Before Mrs. O'Dowd was half an hour in Amelia's (or

indeed in anybody else's) company, this amiable lady told

all her birth and pedigree to her new friend. "My dear,"

said she, good-naturedly, "it was my intention that Garge

should be a brother of my own, and my sister Glorvina

would have suited him entirely. But as bygones are

bygones, and he was engaged to yourself, why, I'm

determined to take you as a sister instead, and to look upon

you as such, and to love you as one of the family. Faith,

you've got such a nice good-natured face and way widg

you, that I'm sure we'll agree; and that you'll be an

addition to our family anyway."

"'Deed and she will," said O'Dowd, with an approving

air, and Amelia felt herself not a little amused and

grateful to be thus suddenly introduced to so large a

party of relations.

"We're all good fellows here," the Major's lady continued.

"There's not a regiment in the service where you'll

find a more united society nor a more agreeable mess-

room. There's no quarrelling, bickering, slandthering, nor

small talk amongst us. We all love each other."

"Especially Mrs. Magenis," said George, laughing.

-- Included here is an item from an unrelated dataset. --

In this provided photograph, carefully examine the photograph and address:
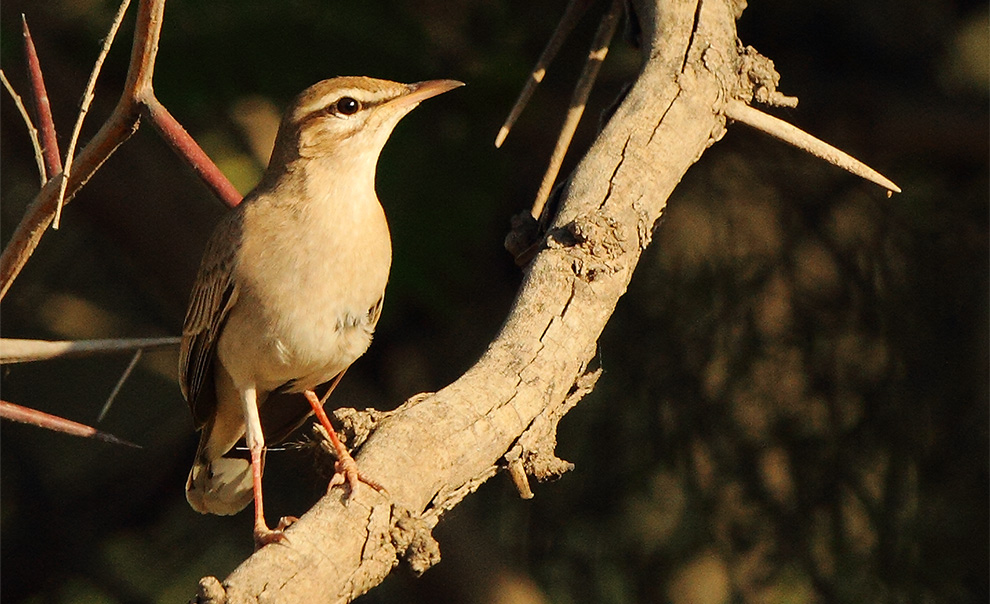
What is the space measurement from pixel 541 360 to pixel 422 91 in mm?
1190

"Mrs. Captain Magenis and me has made up, though

her treatment of me would bring me gray hairs with

sorrow to the grave."

"And you with such a beautiful front of black, Peggy,

my dear," the Major cried.

"Hould your tongue, Mick, you booby. Them husbands

are always in the way, Mrs. Osborne, my dear; and as

for my Mick, I often tell him he should never open his

mouth but to give the word of command, or to put meat

and drink into it. I'll tell you about the regiment, and

warn you when we're alone. Introduce me to your brother

now; sure he's a mighty fine man, and reminds me of me

cousin, Dan Malony (Malony of Ballymalony, my dear,

you know who mar'ied Ophalia Scully, of Oystherstown,

own cousin to Lord Poldoody). Mr. Sedley, sir, I'm

deloighted to be made known te ye. I suppose you'll dine

at the mess to-day. (Mind that divvle of a docther, Mick,

and whatever ye du, keep yourself sober for me party

this evening.)"

"It's the 150th gives us a farewell dinner, my love,"

interposed the Major, "but we'll easy get a card for Mr.

Sedley."

"Run Simple (Ensign Simple, of Ours, my dear Amelia.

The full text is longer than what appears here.